EXCERPTED PASSAGE:
Start

Ibn Hisham


Abu Muhammad 'Abd al-Malik bin Hisham ibn Ayyub al-Himyari al-Mu'afiri al-Baṣri, or Ibn Hisham, edited the biography of Islamic prophet Muhammad written by Ibn Ishaq.

Life

Ibn Hisham has been said to have grown up in Basra and moved afterwards to Egypt. His family was native to Basra but he himself was born in Old Cairo. He gained a name as a grammarian and student of language and history in Egypt. His family was of Himyarite origin and belongs to Banu Ma‘afir tribe of Yemen.

Biography of Prophet Muḥammad

As-Sīrah an-Nabawiyyah, 'The Life of the Prophet'; is an edited recension of Ibn Isḥāq's classic Sīratu Rasūli l-Lāh 'The Life of God's Messenger'. Ibn Isḥāq's now lost work survives only in Ibn Hishām's and al-Tabari's recensions, although fragments of several others survive, and Ibn Hishām and al-Tabarī share virtually the same material.

End

DATA FOR PROCESSING:
Start

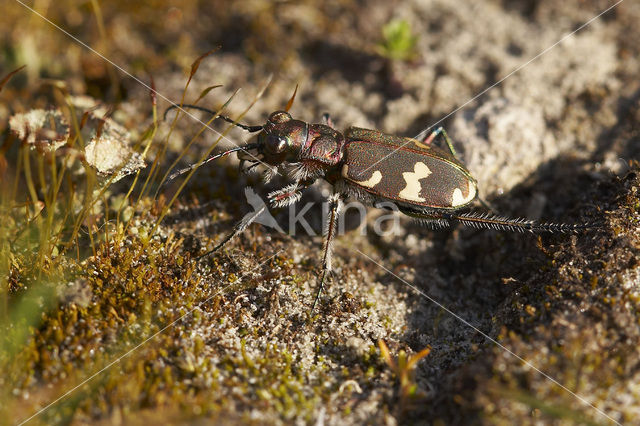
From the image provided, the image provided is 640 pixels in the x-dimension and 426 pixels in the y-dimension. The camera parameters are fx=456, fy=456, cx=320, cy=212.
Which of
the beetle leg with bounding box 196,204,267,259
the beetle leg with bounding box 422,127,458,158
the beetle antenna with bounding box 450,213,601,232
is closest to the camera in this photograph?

End

GIVEN INSTRUCTION 1: Extract the passage of the Ibn Hisham article between "Abu Muhammad 'Abd" and "by Ibn Ishaq.", inclusive.
GIVEN INSTRUCTION 2: Find each line of the records containing the string "camera", treating the match as case-sensitive, and copy those lines.
The Ibn Hisham article and the records are unrelated material.

OUTPUT 1:
Abu Muhammad 'Abd al-Malik bin Hisham ibn Ayyub al-Himyari al-Mu'afiri al-Baṣri, or Ibn Hisham, edited the biography of Islamic prophet Muhammad written by Ibn Ishaq.

OUTPUT 2:
From the image provided, the image provided is 640 pixels in the x-dimension and 426 pixels in the y-dimension. The camera parameters are fx=456, fy=456, cx=320, cy=212.
is closest to the camera in this photograph?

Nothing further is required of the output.